Identification of novel pathogenic genes and development of guidelines to investigate the micropeptidome will assist in the advancement of research, diagnostic medicine, and pharmacology both in the public and private sectors.
The purpose of the first phase of this project was to generate a master dataset containing phenotypic data from the biobank participants, together with their cardiovascular diagnostic information, blood metabolite measurement levels, drug prescriptions, procedures, and other surgeries. In total, we created over 600 separate CVD phenotypes using EstBB data. As the pipeline for such a high number of phenotypes was established within the framework of GENOMEPEP, we additionally applied this approach to other non-CVD phenotypes as well, yielding over 10,000 different human traits from the EstBB dataset. To identify potential peptides associating with these diseases, we developed a computational pipeline to carry out genome-wide association studies (GWASs) and post-GWAS analyses on these phenotypes. All of these phenotypes are currently undergoing analyses and are expected to finish in the first half of 2024. Although these results were planned to be ready already by the middle-point of the GENOMEPEP project, the COVID-19 pandemic considerably delayed the schedule of this crucial phase, as the project fully depended on datasets and labor from external partners. Nevertheless, when these analyses will be finished, they will yield the largest number of GWASs from a population-specific biobank in the world. The results of this enormous endeavor, together with the analyses of potential micropeptide-disease associations, are currently being prepared for publication and will be submitted for peer review in second half of 2024.

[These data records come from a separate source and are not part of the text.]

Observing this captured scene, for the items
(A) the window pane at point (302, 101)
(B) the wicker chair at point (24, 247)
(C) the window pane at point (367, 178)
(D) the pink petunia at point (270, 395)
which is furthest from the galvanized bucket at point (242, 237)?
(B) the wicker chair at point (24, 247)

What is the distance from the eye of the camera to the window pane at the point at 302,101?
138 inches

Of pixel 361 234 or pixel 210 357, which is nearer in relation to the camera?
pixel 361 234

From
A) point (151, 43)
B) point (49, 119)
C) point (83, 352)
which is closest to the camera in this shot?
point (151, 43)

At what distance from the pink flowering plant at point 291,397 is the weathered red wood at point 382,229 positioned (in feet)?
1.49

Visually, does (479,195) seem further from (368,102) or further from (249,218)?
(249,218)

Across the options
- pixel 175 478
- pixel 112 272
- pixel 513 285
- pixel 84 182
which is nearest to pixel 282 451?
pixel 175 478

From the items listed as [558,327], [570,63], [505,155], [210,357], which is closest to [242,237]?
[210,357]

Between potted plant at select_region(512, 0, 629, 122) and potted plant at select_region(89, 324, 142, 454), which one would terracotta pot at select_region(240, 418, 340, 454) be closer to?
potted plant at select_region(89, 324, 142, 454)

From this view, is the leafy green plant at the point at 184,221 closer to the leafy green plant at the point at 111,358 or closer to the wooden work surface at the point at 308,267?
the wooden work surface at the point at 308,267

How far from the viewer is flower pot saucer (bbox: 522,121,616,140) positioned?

In the process of developing the pipeline and testing the validity of the phenotypes, we discovered various interesting gene-disease associations. For example, we identified rare genetic variant in the POMC gene among 1,739 biobank participants, which results in lack of certain small peptide hormones in the brain. The lack of these critical peptides in the pituitary gland in turn leads to decreased satiety feeling, and results on average in 3-4 kg higher body weight on average among the variant carriers. The results of this research have been successfully presented at various scientific conferences around the globe and are currently being prepared for a peer-reviewed publication.
Moreover, some of the resulting GWASs have already been shared during different international collaborative studies. In particular, these analyzes were used to validate a novel loss-of-function variant of loss of function in lipophilin B peptide, which in turn increases the risk of acquiring Lyme disease by 30% in general population. Importantly, this risk variant is known to be present among ~55% of Europeans, highlighting the value of the research approach used in GENOMEPEP. This discovery is the first known genetic risk variant for Lyme disease and will provide invaluable information for research focusing on prevention and treatment of this common infectious disease. The results of our work have been accepted in an open-access peer-reviewed journal and will be published in the first quarter of 2024.
In addition to scientific achievements, GENOMEPEP allowed personal development of the main researcher. As the previous background of the main researcher was from the field of virology, his expertise became invaluable in public outreach during COVID-19 pandemic. As such, during the GENOMEPEP project he made over 100 different public outreach appearances, including on national TV and radio shows, podcasts, public events, social media campaigns, public health advertisements, and in all the main daily and weekly newspapers in interview formats or with opinion articles. These steps have been of critical importance for the future career, as they provided necessary experience for enticing public outreach and provided contacts within the communications field within the context of a small country.
The systematic characterization of micropeptides can be considered a relatively unexplored direction in biology. The GENOMEPEP project concentrated on creating a novel dataset, which can be used to identify novel molecular mechanisms that participate in the etiology complex diseases. As such, the results of this study can be used to discover new biomolecules for clinical diagnostics as biomarkers or can be developed into potential pharmaceuticals. From the point of view of population genetics, understanding the mutational landscape within the micropeptidome will support both biological and medical fields in improving risk assessments associated with common diseases, significantly furthering the implementation of personalized medicine.